> [Prompt 1] According to the incident report, how long did the visible outage last?

> [Source passage]
-.-.-
Summary

  • What services were affected?
    • MediaWiki
  • How long was there a visible outage?
    • 8 mins.
  • Was it caused by human error, supply/demand issues or something unknown currently?
    • yes, was caused by syntax error.
  • Was the incident aggravated by human contact, users or investigating?
    • No.

Timeline

  • 21:27 paladox committed 6a1381f - Testing CentralNotice opt out on test1wiki
  • 21:33 icinga-miraheze PROBLEM - cp2 Varnish Backends on cp2 is CRITICAL: 3 backends are down. mw1 mw2 mw3
  • 21:36 John reverts commit 19a30d8 - Revert "Testing CentralNotice opt out on test1wiki" This reverts commit 6a1381f99902009f30f8c6211ae014b6d0f4510a.
  • 21:38 icinga-miraheze RECOVERY - cp2 HTTPS on cp2 is OK: HTTP OK: HTTP/1.1 200 OK - 23567 bytes in 0.501 second response time

Quick facts

  • Are there any known issues with the service in production?
    • Nope.
  • Was the cause preventable by us?
    • Yes, by making sure to look over your change before merging, or when stepping away tell someone to keep a eye out.
  • Have there been any similar incidents?
    • Definitely

Conclusions

  • Was the incident preventable? If so, how?
    • Yes, when stepping away tell someone so they monitor the roll out.
  • Is the issue rooted in our infrastructure design?
    • Nope.
  • State any weaknesses and how they can be addressed.
    • None.
  • State any strengths and how they prevented or assisted in investigating the incident.
    • John was quick to revert my patch.

Meta

  • Who responded to this incident?
    • John
  • What services were affected?
    • MediaWiki
  • Who, therefore, needs to review this report?
    • John
  • Timestamp.
    • 22:38, 4 November 2018 (UTC)
-.-.-
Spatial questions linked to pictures

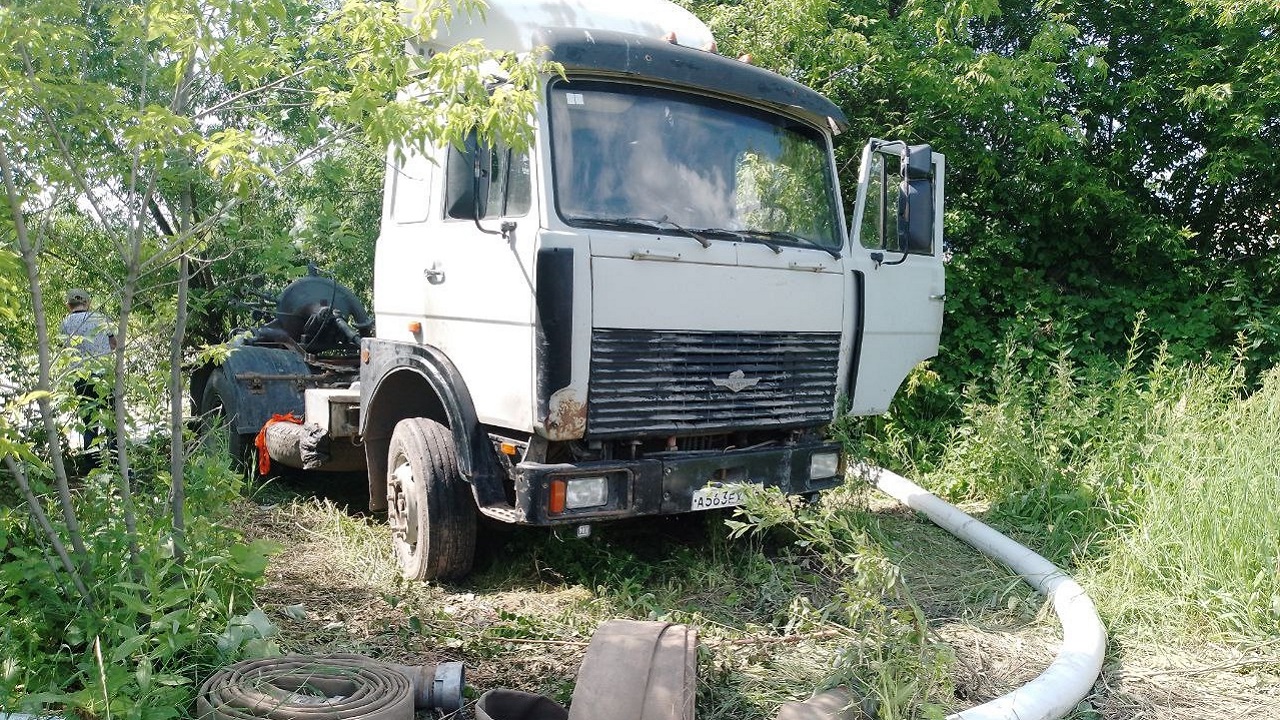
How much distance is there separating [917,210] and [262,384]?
452cm

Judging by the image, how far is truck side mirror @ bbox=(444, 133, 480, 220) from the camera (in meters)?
4.50

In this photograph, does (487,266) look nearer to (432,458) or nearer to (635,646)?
(432,458)

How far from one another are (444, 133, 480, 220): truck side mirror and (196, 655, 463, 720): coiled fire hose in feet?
6.43

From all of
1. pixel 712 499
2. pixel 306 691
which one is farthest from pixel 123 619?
pixel 712 499

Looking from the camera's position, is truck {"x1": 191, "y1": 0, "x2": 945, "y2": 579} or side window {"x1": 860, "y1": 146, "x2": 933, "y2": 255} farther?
side window {"x1": 860, "y1": 146, "x2": 933, "y2": 255}

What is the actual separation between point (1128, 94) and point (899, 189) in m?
4.63

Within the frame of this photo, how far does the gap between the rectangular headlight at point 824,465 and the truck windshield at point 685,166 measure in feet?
3.49

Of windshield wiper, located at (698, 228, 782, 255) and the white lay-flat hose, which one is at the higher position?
windshield wiper, located at (698, 228, 782, 255)

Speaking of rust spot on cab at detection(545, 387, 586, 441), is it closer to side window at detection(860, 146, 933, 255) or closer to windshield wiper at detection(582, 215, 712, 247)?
windshield wiper at detection(582, 215, 712, 247)

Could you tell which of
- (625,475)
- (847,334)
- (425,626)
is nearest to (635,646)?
(625,475)

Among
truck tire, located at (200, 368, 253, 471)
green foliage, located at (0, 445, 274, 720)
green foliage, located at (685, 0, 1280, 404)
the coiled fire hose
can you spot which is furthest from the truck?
green foliage, located at (685, 0, 1280, 404)

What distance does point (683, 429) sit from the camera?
181 inches

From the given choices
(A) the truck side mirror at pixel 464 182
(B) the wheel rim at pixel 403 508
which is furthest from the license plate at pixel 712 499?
(A) the truck side mirror at pixel 464 182

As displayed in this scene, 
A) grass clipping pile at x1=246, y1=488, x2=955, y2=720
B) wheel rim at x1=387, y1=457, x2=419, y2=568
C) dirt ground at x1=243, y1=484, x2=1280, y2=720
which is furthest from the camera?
wheel rim at x1=387, y1=457, x2=419, y2=568
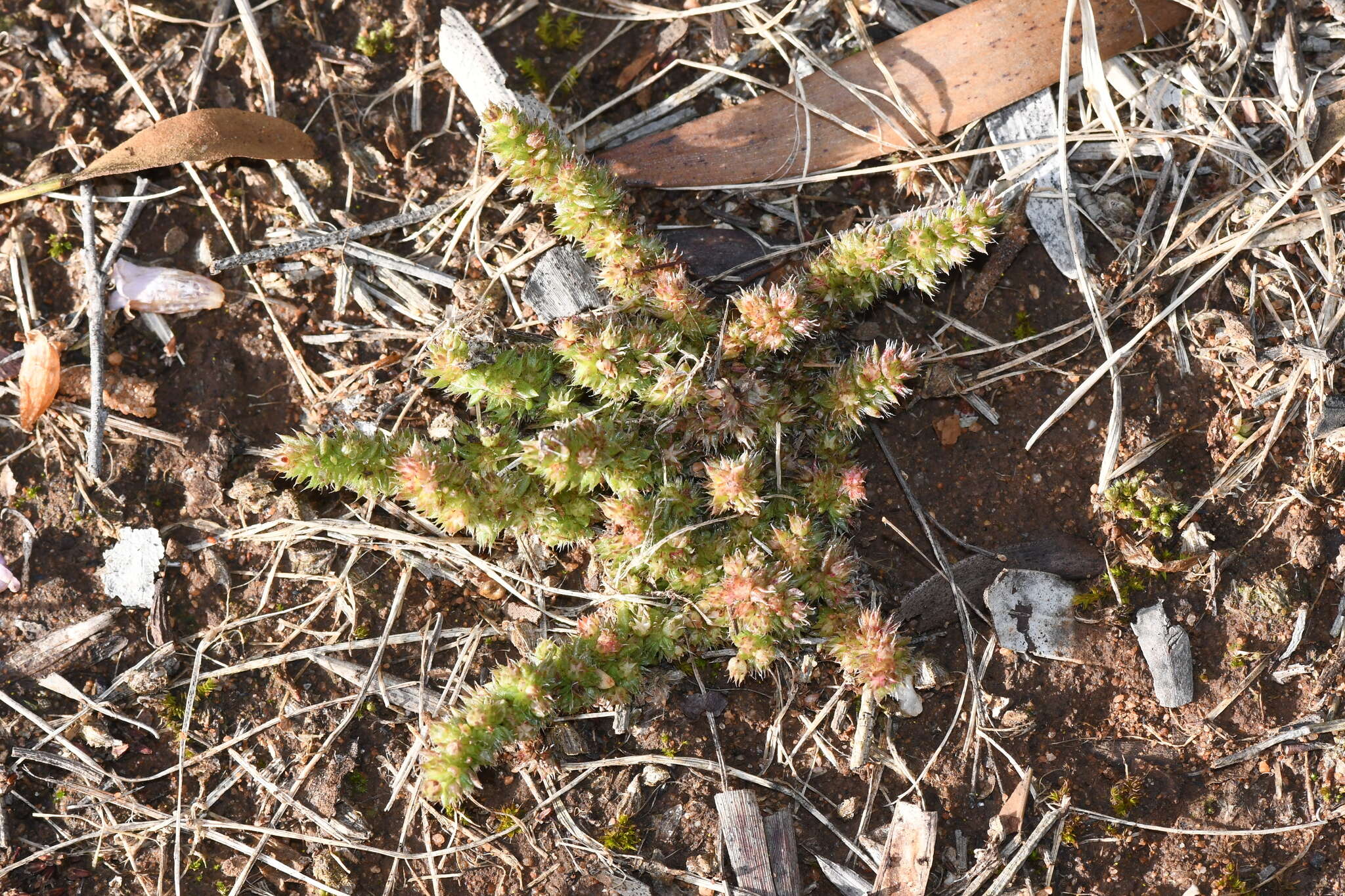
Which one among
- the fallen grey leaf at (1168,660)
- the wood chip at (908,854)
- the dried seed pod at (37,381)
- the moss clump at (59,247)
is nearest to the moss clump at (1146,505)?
the fallen grey leaf at (1168,660)

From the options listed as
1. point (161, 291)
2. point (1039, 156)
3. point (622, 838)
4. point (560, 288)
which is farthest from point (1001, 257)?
point (161, 291)

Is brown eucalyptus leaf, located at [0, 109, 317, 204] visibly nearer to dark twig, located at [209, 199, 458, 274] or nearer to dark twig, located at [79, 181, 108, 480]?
dark twig, located at [79, 181, 108, 480]

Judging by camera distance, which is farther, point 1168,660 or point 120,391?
point 120,391

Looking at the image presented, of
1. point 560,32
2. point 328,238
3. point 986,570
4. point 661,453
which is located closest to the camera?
point 661,453

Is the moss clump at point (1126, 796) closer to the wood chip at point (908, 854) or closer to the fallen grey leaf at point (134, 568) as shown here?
the wood chip at point (908, 854)

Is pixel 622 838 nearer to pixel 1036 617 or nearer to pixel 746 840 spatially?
pixel 746 840

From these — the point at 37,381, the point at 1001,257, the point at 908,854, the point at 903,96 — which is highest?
the point at 37,381

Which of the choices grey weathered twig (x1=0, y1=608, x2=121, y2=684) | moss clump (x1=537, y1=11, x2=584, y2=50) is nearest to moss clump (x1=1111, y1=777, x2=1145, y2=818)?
moss clump (x1=537, y1=11, x2=584, y2=50)
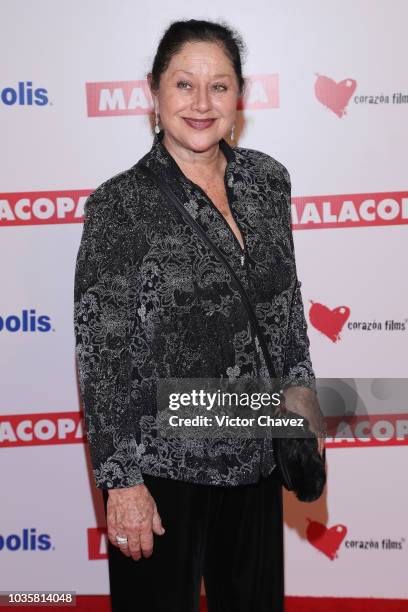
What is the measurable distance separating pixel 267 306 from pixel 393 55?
1.21 metres

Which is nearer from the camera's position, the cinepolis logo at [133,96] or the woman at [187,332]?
the woman at [187,332]

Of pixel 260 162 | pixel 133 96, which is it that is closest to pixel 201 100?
pixel 260 162

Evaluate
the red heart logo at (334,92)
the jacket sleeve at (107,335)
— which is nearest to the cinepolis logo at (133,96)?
the red heart logo at (334,92)

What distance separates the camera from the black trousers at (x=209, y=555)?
1522 millimetres

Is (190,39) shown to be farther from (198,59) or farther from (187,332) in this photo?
(187,332)

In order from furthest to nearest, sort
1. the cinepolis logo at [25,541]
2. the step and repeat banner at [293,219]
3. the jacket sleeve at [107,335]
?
the cinepolis logo at [25,541]
the step and repeat banner at [293,219]
the jacket sleeve at [107,335]

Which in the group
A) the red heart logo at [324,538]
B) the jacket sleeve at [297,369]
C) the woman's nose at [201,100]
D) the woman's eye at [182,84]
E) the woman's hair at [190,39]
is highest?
the woman's hair at [190,39]

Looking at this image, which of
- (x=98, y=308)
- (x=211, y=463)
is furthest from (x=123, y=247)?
(x=211, y=463)

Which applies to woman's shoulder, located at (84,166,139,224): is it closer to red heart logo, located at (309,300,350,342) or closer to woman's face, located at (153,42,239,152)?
woman's face, located at (153,42,239,152)

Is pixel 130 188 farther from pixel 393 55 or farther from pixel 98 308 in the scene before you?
pixel 393 55

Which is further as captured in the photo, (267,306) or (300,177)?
(300,177)

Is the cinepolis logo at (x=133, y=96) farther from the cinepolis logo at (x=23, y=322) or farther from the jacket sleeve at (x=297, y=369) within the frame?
the jacket sleeve at (x=297, y=369)

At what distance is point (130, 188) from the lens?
146cm

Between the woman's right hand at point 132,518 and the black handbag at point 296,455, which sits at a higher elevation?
the black handbag at point 296,455
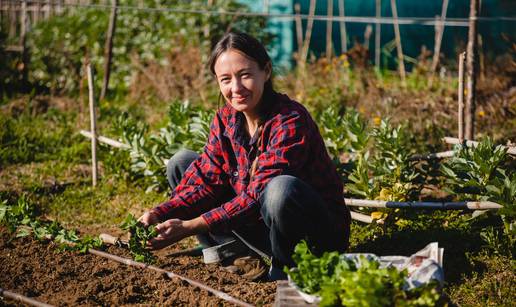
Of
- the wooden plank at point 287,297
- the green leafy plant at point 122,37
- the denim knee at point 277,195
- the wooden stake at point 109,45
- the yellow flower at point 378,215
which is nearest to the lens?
the wooden plank at point 287,297

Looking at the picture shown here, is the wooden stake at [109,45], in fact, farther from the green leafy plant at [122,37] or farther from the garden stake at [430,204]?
the garden stake at [430,204]

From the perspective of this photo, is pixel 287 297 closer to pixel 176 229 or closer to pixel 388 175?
pixel 176 229

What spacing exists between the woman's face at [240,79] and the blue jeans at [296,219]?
1.35ft

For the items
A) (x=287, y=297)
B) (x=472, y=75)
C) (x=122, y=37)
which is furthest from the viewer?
(x=122, y=37)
-.-.-
> [Prompt 2] Extract every line in the records that contains the word "side".

> [Exercise solution 1] 8 minutes.

> [Exercise solution 2]
Judging by the image, how far is truck side mirror @ bbox=(444, 133, 480, 220) from the camera (in meters)?
How far from one another are (444, 133, 480, 220): truck side mirror and (196, 655, 463, 720): coiled fire hose in feet?
Looking from the camera's position, is truck {"x1": 191, "y1": 0, "x2": 945, "y2": 579} or side window {"x1": 860, "y1": 146, "x2": 933, "y2": 255} farther?
side window {"x1": 860, "y1": 146, "x2": 933, "y2": 255}
Speaking of rust spot on cab at detection(545, 387, 586, 441), is it closer to side window at detection(860, 146, 933, 255) or closer to windshield wiper at detection(582, 215, 712, 247)?
(A) the truck side mirror at pixel 464 182
(A) the truck side mirror at pixel 464 182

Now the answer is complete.